The first car to roll off the Lansing Grand River assembly line is the Cadillac CTS, a $30,000 sedan that replaces the poor-selling Catera. The vehicle features a brand new rear-wheel drive architecture called Sigma that will form the core of Cadillac’s future product portfolio.

It is part of a $4 billion overhaul of GM’s Cadillac division. Sales of the luxury cars dropped from a peak of 350,813 in 1978 to 189,154 in 2000 and only 172,083 in 2001. During that 23-year stretch, foreign brands such as BMW, Jaguar, Lexus and Mercedes-Benz slowly chipped away at Cadillac’s lofty perch.

To stem that sales erosion, restore Cadillac to prominence and celebrate the 100th anniversary of the brand, GM is launching a new lineup of vehicles. Legendary names, such as Eldorado and Fleetwood, are being shelved in favor of more European acronyms, such as CTS. The first letter identifies the series of the vehicle, while the second and third letters describe the body style. For instance, CTS stands for "C-series touring sedan."

"Customers in other parts of the world are accustomed to alphanumeric names for their vehicles, and eventually, all our vehicles will have names that reflect our global nature," explains Mark LaNeve, general manager of GM’s Cadillac division. He says the CTS is an "entry luxury performance sedan" that competes in the largest luxury car segment. It is designed to go head-to-head with the 5-series BMW, the Mercedes C-class and the Lexus ES 300.

Cadillac’s new lineup of vehicles feature sharp angles, a large, distinctive grill, and vertical headlights. "Our bold, new direction for Cadillac styling is the strongest design statement in the luxury segment in a long, long time," claims LaNeve. "We want Cadillac to have a unique look." According to LaNeve, the new design borrows the "sharp forms, angular shapes and crisp edges" of the aerospace and computer industry, among other high-tech geometric influences.

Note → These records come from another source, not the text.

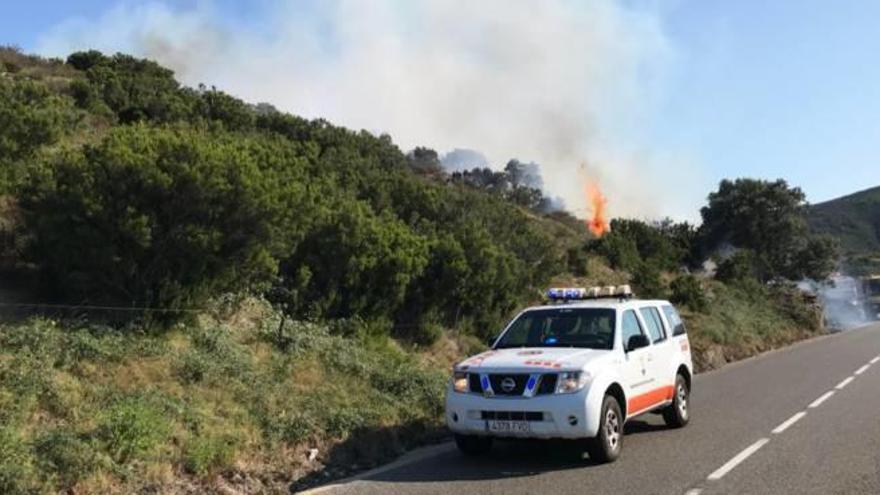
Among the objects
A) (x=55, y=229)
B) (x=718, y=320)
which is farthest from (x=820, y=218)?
(x=55, y=229)

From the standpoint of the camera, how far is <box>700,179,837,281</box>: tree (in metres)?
49.5

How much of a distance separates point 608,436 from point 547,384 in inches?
37.0

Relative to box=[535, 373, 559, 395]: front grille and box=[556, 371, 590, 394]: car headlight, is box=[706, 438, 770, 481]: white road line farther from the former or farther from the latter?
box=[535, 373, 559, 395]: front grille

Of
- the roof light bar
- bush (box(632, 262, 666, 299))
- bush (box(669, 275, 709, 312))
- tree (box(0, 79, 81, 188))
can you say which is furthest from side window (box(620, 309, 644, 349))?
bush (box(669, 275, 709, 312))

To refine its products and boost its image, Cadillac turned to a couple of Europe’s most famous motor racing venues. The CTS was extensively tested and tweaked at the 12.8-mile, 177-turn Nurburgring racing circuit in Germany. And, a team of Cadillac-powered prototype sports cars is being entered in this year’s 24-hour endurance race in LeMans, France.

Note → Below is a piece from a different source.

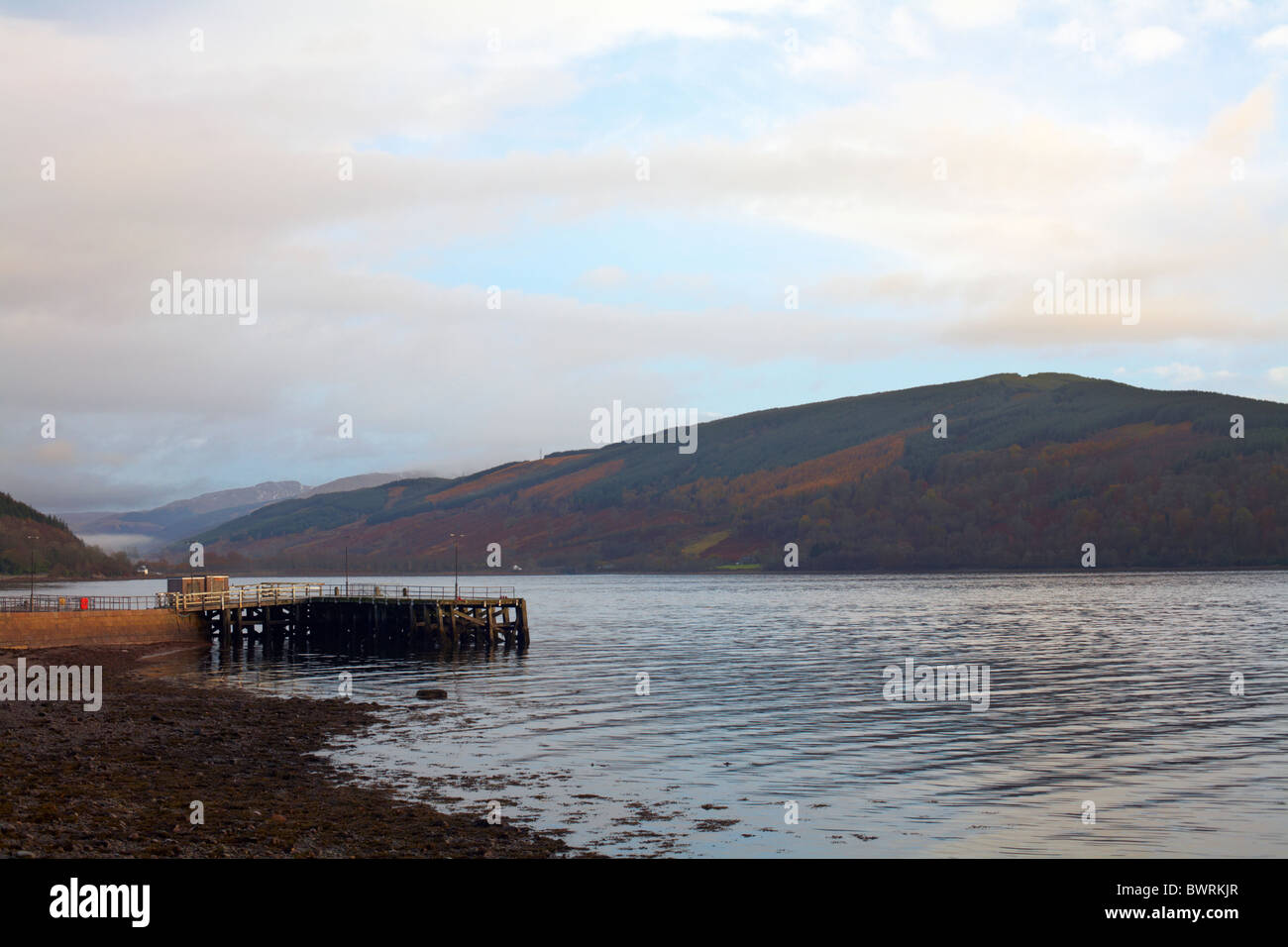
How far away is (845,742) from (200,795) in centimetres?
2194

"Cadillac is again on the move, reaching out to new customers with the promise of breakthrough design and market-leading technology," says LaNeve. "For the better part of the 20th century, Cadillac was truly the most aspirational brand. Cadillac was the brand by which all others were measured. We intend to carry this same spirit forward into the 21st century as we connect with today’s luxury customers."

LaNeve believes the new cutting-edge spirit of Cadillac is reflected in the Lansing Grand River plant. "It is a world-class facility which will help us realize the vision of making CTS the world-class car it was designed to be," he concludes.